Wednesday, March 30, 2005

The Great Leap Forward

The NYT reports that the Army is having problems developing the Future Combat System, the family of networked armored vehicles that will be light and lethal and which will replace our heavy armor.

Says the Times:

Paul L. Francis, the acquisition and sourcing management director for the accountability office, told Congress that the Army was building Future Combat Systems without the data it needed to guide it. "If everything goes as planned, the program will attain the level of knowledge in 2008 that it should have had before it started in 2003," Mr. Francis said in written testimony. "But things are not going as planned."

He warned that Future Combat Systems, in its early stages of research and development, was showing signs typical of multibillion-dollar weapons programs that cost far more than expected and deliver fewer weapons than promised. Future Combat is a network of 53 crucial technologies, he said, and 52 are unproven.

I've been a bit skeptical of the military's plans to dump heavy armor for light vehicles. I particularly noted the ambitious technology goals:


Although different authors project capabilities, some ordinary and some fantastic, the overall tenor of the debate has a science fair quality. If you could wish for a future combat vehicle, it would be nice to receive one that was beyond your wildest dreams. Reality is likely to be far less comforting in its ability to reconcile the Army’s need for power and deployability. It must not count on fielding a system that “pushes the boundaries of technology well beyond what is achievable today.” It may be as reasonable just to skip the inconvenient task of building an FCS and just wish for victory.
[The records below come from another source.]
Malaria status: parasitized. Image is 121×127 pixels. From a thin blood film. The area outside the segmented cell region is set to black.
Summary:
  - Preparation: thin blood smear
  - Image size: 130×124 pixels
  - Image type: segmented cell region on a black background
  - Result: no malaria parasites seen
We make a terrible mistake if we assume that victory is a given and that we have only to get to the battlefield faster in order to harvest our assured victory more quickly. Worried about US forces going into battle with nineteen ton tanks? No problem, we'll just shoot the enemy first!
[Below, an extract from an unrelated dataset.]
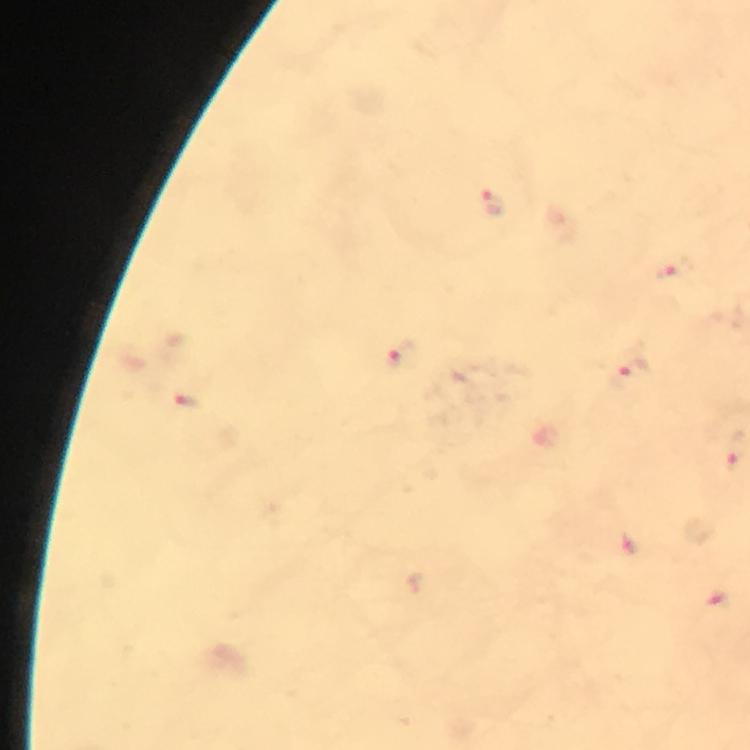 Approximate object centers, in pixels from the top-left corner. Plasmodium parasite locations: (x=493, y=203), (x=669, y=273), (x=403, y=356), (x=631, y=374), (x=188, y=401), (x=734, y=458). A crop from one field of view. Giemsa stain. Immersion oil was used. At 100x magnification. Thick blood smear. From a diagnostic examination for malaria. Smartphone photograph taken through a microscope. Image is 750×750 pixels.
The wonder tank will not be built. We are pushing the boundaries of technology and we aren't meeting the timelines we assume we will make. We need a more evolutionary backup plan for the day when our Abrams and Bradleys wear out and the FCS doesn't quite pan out as we hope.

UPDATE: The New York Times editorializes about the dangers of the FCS program:

One frustrating thing about futuristic weapons is that the future does not always turn out the way people expected at the start of the decades it takes to design, develop and produce them.
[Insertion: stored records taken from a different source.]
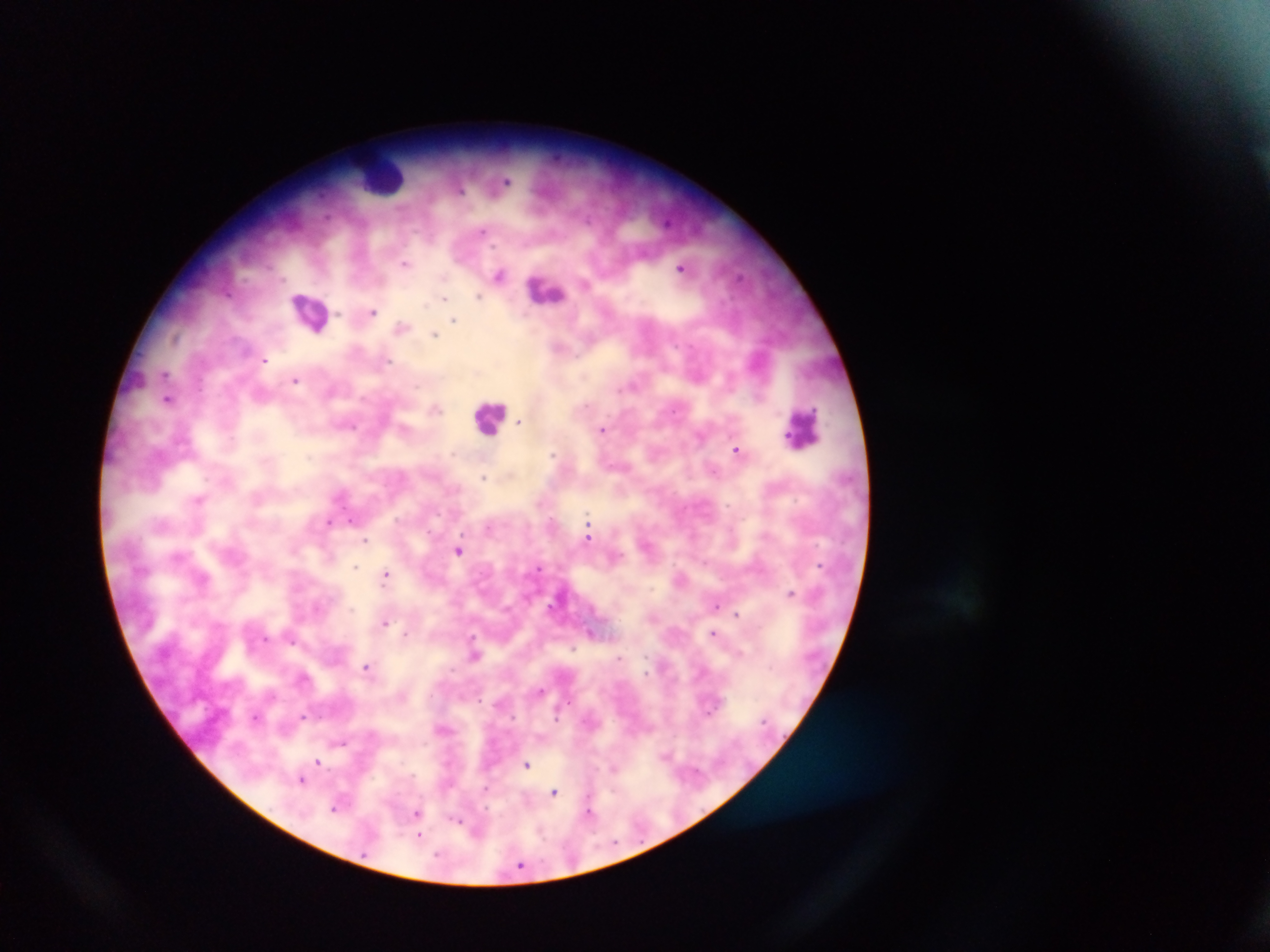

Approximate centers as (x, y) in pixels.
Summary:
  - Leukocyte locations: (382, 176), (546, 290), (311, 311), (130, 382), (490, 416), (803, 426)
  - Plasmodium parasite locations: (508, 181), (460, 190), (483, 231), (405, 263), (681, 267), (500, 274), (478, 296), (445, 298), (373, 311), (453, 320), (401, 327), (434, 335), (175, 337), (264, 361), (385, 361), (166, 373), (295, 380), (168, 399), (436, 409), (674, 410), (518, 422), (353, 427), (602, 429), (736, 449), (553, 454), (483, 477), (199, 500), (588, 518), (352, 520), (329, 522), (589, 538), (366, 540), (459, 551), (819, 565), (355, 567), (539, 567), (385, 575), (791, 592), (551, 605), (716, 606), (737, 614), (385, 622), (592, 633), (712, 633), (406, 634), (472, 638), (291, 640), (573, 648), (739, 652), (475, 655), (619, 658), (366, 667), (646, 672), (541, 690), (303, 716), (256, 717), (342, 743), (666, 755), (317, 761), (526, 765), (613, 768), (301, 780), (554, 792), (335, 807), (589, 812), (417, 813), (457, 821), (419, 836), (520, 865)
  - Preparation: thick blood film
  - Country: Ghana
  - Field of view: single
  - Image size: 1270×952 pixels
  - Capture: mobile-phone photograph through a microscopeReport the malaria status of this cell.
Indeed. Our assumptions have changed. Look at what we have based on our old assumptions. We have a light Stryker that didn't need to be airlifted into Iraq fast being uparmored for combat and the armor is insufficient while harming the mobility of the vehicle. With the FCS, we want a 19-ton tank (it will have banded tracks, I just read, and not wheels) that can be easily airlifted to replace a 70-ton Abrams and its lighter cousin the Bradley. We may get a 40-ton tank that can't be airlifted and won't be protected enough. Much like the German World War II pocket battleships that were advertised as able to outfight anything it couldn't outrun and able to outrun anything it couldn't outfight. In practice, it was a ship that couldn't sink anything it could catch and couldn't catch anything it could sink.